| ページ抜粋 |
+ + +

協会誌巻頭言
当協会について新年のご挨拶
公益社団法人熊本県精神科協会 会長 相澤明憲
熊本県精神科協会会員の皆さん,あけましておめでとうございます。 令和4年は,世界的な病気の流行が続く中で大国が主権国家に攻め込むということがあり,国内では元首相が白昼銃撃により暗殺されるという事件が起きました。この21世紀にこんなことがあるのかと思わざるを得ません。
新型コロナウイルス感染症は,年初には患者数も減少し,そのままおさまるのではないかと期待しましたが,その後のオミクロン株流行はそれまでをしのぐ大きなものになってしまいました。その結果,会員医療機関においてもその医療活動に大きな影響を受けることになりました。そんな中で,クラスターが発生した病院に対して会員病院間で人的支援がなされたことは,精神科協会内の共助の仕組みが働いたわけで,日頃から協会内で情報交換を欠かさず,お互いに顔の見える関係を作ってきたことのたまものであると考えます。また菊池病院,こころの医療センターの二つの公的病院には感染者を積極的に受け入れていただきました。民間病院と公的病院が同じ協会員として連携しているという熊本精神科協会の強みが発揮されたと言えるのではないかと思います。
あかねの里,あかね荘は42年前に私たちの先輩方が作られた精神障害者の社会復帰施設です。会員病院が資金を出し合って,患者を退院させるための施設を作るという他では決して見られないことが行われました。その活動は当時においては極めて先進的なものであり,現在の地域移行支援や就労移行支援サービスの先取りをしたものといってよいでしょう。そのあかねの里の運営上の収支が悪化し,このままではいけないという状況になりました。里長を中心に運営委員会,理事会などにおいて対策を検討し,協会員の皆さんに協力をお願いしました。職員の皆さんも大変な努力をされ,その結果収支の状況は改善し,何とか危機的状況は脱することができました。しかし将来を見すえると,このままではいけないということは明らかです。これからのあかねの里の役割・あり方について検討を続けています。今後も会員の皆さんのご協力をお願いいたします。
昨年2月,元理事である井形朋英先生が亡くなられました。先生は精神科診療所を代表して理事会に参加され,精神科病院と診療所の連携役を果たされました。また編集広報委員会の委員長として熊精協会誌の編集に長く携わっていただき,協会誌の充実発展に大きく寄与されました。何より先生は,その笑顔を絶やさない明るいお人柄によって,周りの雰囲気までも明るいものにされていました。本当に寂しく残念でなりません。病気流行の状況ということで,しっかりとお別れをする機会がなかったことも大きな心残りです。

+ + +

| 提供情報 |
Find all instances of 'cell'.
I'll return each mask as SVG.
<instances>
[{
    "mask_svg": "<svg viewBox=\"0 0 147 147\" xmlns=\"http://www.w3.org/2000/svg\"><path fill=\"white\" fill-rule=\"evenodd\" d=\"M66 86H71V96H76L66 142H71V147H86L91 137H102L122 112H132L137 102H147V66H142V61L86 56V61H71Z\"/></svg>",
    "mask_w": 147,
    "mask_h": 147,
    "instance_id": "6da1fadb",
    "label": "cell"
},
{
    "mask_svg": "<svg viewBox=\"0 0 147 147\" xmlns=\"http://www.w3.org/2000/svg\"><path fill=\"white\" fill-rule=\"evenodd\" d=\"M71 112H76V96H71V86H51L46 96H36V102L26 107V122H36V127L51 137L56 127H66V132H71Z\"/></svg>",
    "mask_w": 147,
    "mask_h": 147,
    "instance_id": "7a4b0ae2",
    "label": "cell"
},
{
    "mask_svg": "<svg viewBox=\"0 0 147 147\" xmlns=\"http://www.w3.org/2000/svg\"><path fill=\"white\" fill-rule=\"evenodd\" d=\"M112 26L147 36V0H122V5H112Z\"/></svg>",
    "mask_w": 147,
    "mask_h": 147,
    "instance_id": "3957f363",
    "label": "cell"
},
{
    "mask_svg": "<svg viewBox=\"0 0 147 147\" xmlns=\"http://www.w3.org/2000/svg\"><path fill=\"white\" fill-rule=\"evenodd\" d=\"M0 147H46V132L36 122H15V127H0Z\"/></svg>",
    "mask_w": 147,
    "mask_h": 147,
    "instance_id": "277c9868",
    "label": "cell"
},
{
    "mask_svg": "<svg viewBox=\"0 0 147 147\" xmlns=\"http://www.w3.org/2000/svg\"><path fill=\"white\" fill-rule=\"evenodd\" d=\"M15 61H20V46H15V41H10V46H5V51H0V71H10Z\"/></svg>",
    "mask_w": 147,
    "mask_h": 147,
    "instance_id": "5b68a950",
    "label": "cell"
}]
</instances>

+ + +

| 課題 |
ページ抜粋から、「あかねの里,あかね荘は42年」で始まり「ったことも大きな心残りです。」に至るまでの部分を、一字一句変えずに書き出してください。 記録はページ抜粋とは別個の資料です。

| 課題の解答 |
あかねの里,あかね荘は42年前に私たちの先輩方が作られた精神障害者の社会復帰施設です。会員病院が資金を出し合って,患者を退院させるための施設を作るという他では決して見られないことが行われました。その活動は当時においては極めて先進的なものであり,現在の地域移行支援や就労移行支援サービスの先取りをしたものといってよいでしょう。そのあかねの里の運営上の収支が悪化し,このままではいけないという状況になりました。里長を中心に運営委員会,理事会などにおいて対策を検討し,協会員の皆さんに協力をお願いしました。職員の皆さんも大変な努力をされ,その結果収支の状況は改善し,何とか危機的状況は脱することができました。しかし将来を見すえると,このままではいけないということは明らかです。これからのあかねの里の役割・あり方について検討を続けています。今後も会員の皆さんのご協力をお願いいたします。
昨年2月,元理事である井形朋英先生が亡くなられました。先生は精神科診療所を代表して理事会に参加され,精神科病院と診療所の連携役を果たされました。また編集広報委員会の委員長として熊精協会誌の編集に長く携わっていただき,協会誌の充実発展に大きく寄与されました。何より先生は,その笑顔を絶やさない明るいお人柄によって,周りの雰囲気までも明るいものにされていました。本当に寂しく残念でなりません。病気流行の状況ということで,しっかりとお別れをする機会がなかったことも大きな心残りです。